Toward a norm of results-free peer review and “ex ante science”

Vox recently posted an article on “problems facing science” (link). A panel of 270 scientists from across a range of disciplines chimed in. A major theme, and arguably the biggest problem identified after issues related to accessing grants, was that “bad incentives” undermine scientific integrity. Specifically, these bad incentives arise because publication and grant decisions tend overwhelmingly to be based on assessments of whether research results are “exciting.” Vox also reported that the “fix” for this problem, as suggested by many of the panelists, was for editors and reviewers to “put a greater emphasis on rigorous methods and processes rather than splashy results.”

Recently, Comparative Political Studies hosted a special issue dedicated to applying a results-free review process (link).

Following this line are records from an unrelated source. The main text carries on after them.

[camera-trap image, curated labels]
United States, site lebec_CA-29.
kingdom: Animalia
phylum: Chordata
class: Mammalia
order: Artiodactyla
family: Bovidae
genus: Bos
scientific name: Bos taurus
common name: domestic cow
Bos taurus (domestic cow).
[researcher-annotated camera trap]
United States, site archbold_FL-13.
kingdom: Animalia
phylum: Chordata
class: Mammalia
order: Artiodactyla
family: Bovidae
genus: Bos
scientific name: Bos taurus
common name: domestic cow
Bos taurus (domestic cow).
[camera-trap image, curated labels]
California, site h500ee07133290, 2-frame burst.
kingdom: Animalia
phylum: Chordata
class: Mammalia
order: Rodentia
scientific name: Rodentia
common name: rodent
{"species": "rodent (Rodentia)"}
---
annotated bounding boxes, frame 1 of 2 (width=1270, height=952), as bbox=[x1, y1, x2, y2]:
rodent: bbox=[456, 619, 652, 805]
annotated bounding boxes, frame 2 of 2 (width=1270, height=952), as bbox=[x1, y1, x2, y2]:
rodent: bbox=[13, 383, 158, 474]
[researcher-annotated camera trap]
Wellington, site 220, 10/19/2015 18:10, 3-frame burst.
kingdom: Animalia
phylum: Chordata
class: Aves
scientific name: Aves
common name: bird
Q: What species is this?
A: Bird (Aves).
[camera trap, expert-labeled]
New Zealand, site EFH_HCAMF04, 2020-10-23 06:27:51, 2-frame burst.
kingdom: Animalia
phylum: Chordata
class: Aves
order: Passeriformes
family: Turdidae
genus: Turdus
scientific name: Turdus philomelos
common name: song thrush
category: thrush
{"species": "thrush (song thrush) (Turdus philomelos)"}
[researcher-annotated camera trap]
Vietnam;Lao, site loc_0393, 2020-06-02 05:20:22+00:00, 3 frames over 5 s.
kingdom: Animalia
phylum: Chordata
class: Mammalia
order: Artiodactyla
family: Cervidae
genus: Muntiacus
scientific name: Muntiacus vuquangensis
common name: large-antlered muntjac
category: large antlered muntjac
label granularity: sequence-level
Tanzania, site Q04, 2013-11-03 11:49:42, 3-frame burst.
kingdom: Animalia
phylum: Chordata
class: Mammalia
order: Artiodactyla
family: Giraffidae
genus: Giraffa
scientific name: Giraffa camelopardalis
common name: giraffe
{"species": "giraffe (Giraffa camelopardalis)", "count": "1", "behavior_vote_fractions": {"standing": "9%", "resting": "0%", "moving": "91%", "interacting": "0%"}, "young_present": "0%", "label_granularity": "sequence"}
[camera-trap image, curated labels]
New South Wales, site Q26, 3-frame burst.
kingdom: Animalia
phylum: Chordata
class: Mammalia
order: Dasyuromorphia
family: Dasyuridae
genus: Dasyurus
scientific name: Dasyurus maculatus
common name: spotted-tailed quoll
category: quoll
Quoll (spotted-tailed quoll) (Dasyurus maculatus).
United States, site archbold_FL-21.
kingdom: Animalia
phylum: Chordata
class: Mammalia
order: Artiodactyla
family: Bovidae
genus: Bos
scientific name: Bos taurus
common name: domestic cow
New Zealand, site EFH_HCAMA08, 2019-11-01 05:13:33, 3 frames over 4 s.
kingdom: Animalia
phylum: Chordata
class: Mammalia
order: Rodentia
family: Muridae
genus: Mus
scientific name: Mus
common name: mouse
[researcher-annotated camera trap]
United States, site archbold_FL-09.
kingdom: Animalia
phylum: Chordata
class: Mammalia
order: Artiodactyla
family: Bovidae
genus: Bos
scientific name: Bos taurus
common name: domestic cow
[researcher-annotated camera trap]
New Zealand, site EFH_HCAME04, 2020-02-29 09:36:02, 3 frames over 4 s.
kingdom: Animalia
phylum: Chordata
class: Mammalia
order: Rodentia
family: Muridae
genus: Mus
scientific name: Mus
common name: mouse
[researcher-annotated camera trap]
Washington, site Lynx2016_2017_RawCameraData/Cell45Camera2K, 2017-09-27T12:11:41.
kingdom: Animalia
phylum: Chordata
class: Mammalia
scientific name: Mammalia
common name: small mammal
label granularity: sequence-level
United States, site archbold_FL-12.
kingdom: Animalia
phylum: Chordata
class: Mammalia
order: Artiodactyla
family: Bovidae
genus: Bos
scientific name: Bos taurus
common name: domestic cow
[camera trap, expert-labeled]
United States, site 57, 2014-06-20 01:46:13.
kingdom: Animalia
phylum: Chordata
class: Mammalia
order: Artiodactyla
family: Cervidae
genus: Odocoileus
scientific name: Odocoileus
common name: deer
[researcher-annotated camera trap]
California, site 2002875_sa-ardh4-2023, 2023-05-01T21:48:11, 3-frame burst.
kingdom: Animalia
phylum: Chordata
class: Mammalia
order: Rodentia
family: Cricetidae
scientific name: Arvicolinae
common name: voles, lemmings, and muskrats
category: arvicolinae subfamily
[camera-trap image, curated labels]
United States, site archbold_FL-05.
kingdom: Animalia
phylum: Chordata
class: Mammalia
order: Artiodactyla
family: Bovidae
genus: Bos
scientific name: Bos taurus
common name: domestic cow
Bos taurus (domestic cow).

The editors of this special issue concluded that the process promoted attention to “theoretical consistency and substantive importance.” It introduced some complications too, such as questions about how to handle statistically insignificant results and how to accommodate research designs other than experiments or certain types of observational templates. But generally, they concluded that the process “exceeded our expectations.”

These two articles reference other detailed arguments promoting the idea of review based on whether hypotheses are well motivated and methods rigorously applied. I have also elaborated on why I think this kind of “ex ante science” is a good idea (link1 link2). The principles of “ex ante science” are to evaluate the value of applied empirical research contributions on the basis of whether the empirical analyses are well motivated in substantive or theoretical terms, whether the empirical methods are tightly derived from the substantive motivation, and whether the proposed empirical methods are robust. One avoids referencing results in judging the value of the contribution.

Here I want to suggest something that we can start doing immediately to promote this goal: voluntary commitment by journal reviewers to evaluate manuscripts on the basis of principles of ex ante science. Journal editors give reviewers discretion to apply their judgment in evaluating a manuscript. This grants a license to those interested in promoting the principles of ex ante science to do just that.

Here are some operational guidelines. As a reviewer you could begin by masking results prior to starting to read a manuscript. Then, you could structure your review so that it addresses the questions pertaining to the principles stated above.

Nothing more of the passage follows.